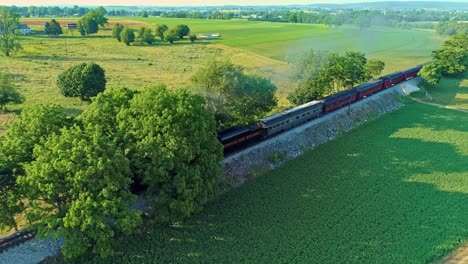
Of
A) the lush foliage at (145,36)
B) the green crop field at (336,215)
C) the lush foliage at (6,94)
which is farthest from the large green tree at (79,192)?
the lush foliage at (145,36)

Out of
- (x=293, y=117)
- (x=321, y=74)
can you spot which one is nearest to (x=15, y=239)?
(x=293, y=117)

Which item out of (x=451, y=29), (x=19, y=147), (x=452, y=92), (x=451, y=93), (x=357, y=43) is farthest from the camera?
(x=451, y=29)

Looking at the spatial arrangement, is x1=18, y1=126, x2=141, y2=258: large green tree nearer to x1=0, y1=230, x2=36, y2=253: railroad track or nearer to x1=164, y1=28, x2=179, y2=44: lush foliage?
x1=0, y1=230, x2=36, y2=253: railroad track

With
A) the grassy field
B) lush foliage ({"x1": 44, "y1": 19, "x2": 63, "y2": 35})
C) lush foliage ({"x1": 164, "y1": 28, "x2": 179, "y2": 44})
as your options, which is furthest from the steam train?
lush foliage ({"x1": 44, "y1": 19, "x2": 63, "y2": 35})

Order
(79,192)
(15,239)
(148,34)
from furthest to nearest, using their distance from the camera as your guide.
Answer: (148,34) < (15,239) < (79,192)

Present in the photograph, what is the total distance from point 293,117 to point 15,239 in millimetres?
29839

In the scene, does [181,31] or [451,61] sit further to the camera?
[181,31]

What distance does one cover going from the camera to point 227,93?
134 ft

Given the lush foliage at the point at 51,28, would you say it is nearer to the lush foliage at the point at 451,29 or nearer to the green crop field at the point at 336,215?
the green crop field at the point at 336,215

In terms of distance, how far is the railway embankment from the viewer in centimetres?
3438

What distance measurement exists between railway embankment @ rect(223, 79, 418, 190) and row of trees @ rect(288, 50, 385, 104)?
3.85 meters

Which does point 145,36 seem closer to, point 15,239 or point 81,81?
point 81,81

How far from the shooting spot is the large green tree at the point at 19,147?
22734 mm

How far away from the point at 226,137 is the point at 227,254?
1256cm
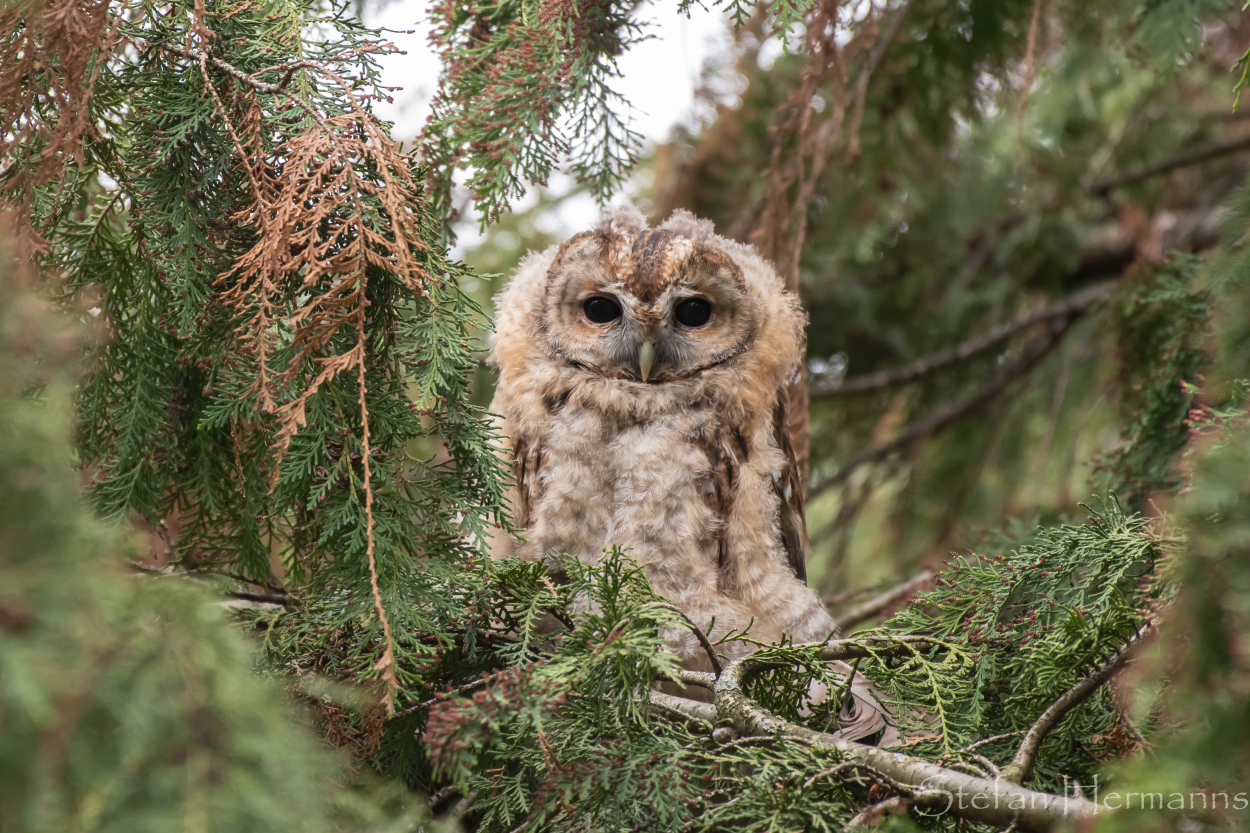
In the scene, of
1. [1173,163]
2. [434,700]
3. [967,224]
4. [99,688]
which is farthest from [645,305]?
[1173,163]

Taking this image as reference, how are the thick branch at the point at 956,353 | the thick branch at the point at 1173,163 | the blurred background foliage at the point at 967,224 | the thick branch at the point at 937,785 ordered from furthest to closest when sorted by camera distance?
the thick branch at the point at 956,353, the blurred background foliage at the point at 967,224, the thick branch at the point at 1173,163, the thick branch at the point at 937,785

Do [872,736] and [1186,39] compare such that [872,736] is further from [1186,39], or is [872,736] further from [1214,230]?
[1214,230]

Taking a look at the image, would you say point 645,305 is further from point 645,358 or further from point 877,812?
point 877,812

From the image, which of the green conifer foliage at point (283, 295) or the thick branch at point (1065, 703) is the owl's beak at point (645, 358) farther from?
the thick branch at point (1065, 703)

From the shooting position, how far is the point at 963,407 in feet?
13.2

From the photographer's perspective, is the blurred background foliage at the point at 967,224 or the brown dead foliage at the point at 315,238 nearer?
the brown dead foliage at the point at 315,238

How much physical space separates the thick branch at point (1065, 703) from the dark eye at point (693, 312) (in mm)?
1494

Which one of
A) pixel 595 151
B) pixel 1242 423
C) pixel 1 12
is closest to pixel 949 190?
--------------------------------
Transcribe each entry above exactly, apart from the pictures.

Of
A) the lush foliage at (145,36)
B) the green crop field at (336,215)
C) the lush foliage at (6,94)
which is farthest from the large green tree at (79,192)?
the lush foliage at (145,36)

Out of
- (x=293, y=117)
- (x=321, y=74)
can you spot which one is nearest to (x=15, y=239)?
(x=293, y=117)

Which item out of (x=451, y=29), (x=19, y=147), (x=452, y=92), (x=451, y=93), (x=357, y=43) is farthest from the camera?
(x=451, y=29)

Looking at the spatial arrangement, is x1=18, y1=126, x2=141, y2=258: large green tree nearer to x1=0, y1=230, x2=36, y2=253: railroad track or nearer to x1=164, y1=28, x2=179, y2=44: lush foliage?
x1=0, y1=230, x2=36, y2=253: railroad track

With
A) the grassy field
B) lush foliage ({"x1": 44, "y1": 19, "x2": 63, "y2": 35})
C) lush foliage ({"x1": 164, "y1": 28, "x2": 179, "y2": 44})
as your options, which is furthest from the steam train?
lush foliage ({"x1": 44, "y1": 19, "x2": 63, "y2": 35})

Order
(79,192)
(15,239)
(148,34)
from furthest to nearest, using their distance from the camera as your guide.
Answer: (148,34) < (15,239) < (79,192)

Present in the photograph, what is the total distance from point 293,117 to point 15,239 in millimetres?
29839

In the scene, does [181,31] or [451,61] sit further to the camera?
[181,31]

What distance does one cover going from the camera to point 227,93?
134 ft

Given the lush foliage at the point at 51,28, would you say it is nearer to the lush foliage at the point at 451,29 or nearer to the green crop field at the point at 336,215?
the green crop field at the point at 336,215

In terms of distance, how far is the railway embankment from the viewer in centimetres?
3438

What distance measurement exists between railway embankment @ rect(223, 79, 418, 190) and row of trees @ rect(288, 50, 385, 104)?
3.85 meters

Which does point 145,36 seem closer to, point 15,239 or point 81,81?
point 81,81

How far from the shooting spot is the large green tree at the point at 19,147?
22734 mm

How far away from the point at 226,137 is the point at 227,254?
1256cm
In the scene, of
1. [1173,163]
2. [434,700]
3. [967,224]
4. [99,688]
which is farthest from [645,305]?
[1173,163]

Taking this image as reference, how are the thick branch at the point at 956,353 | the thick branch at the point at 1173,163 | the blurred background foliage at the point at 967,224 | the thick branch at the point at 937,785 ordered from furthest to closest when sorted by camera distance?
the thick branch at the point at 956,353, the blurred background foliage at the point at 967,224, the thick branch at the point at 1173,163, the thick branch at the point at 937,785

Do [872,736] and [1186,39] compare such that [872,736] is further from [1186,39], or is [872,736] further from [1214,230]?
[1214,230]

Taking a look at the image, would you say point 645,305 is further from point 645,358 or further from point 877,812?
point 877,812

From the image, which of the green conifer foliage at point (283, 295) or the thick branch at point (1065, 703) is the owl's beak at point (645, 358) farther from?
the thick branch at point (1065, 703)

From the shooting position, how far is the point at 963,407 in feet?
13.2

From the photographer's perspective, is the blurred background foliage at the point at 967,224 or the brown dead foliage at the point at 315,238 nearer?
the brown dead foliage at the point at 315,238

How much physical space separates the thick branch at point (1065, 703) from the dark eye at point (693, 312) (in mm)?
1494

Which one of
A) pixel 595 151
B) pixel 1242 423
C) pixel 1 12
is closest to pixel 949 190?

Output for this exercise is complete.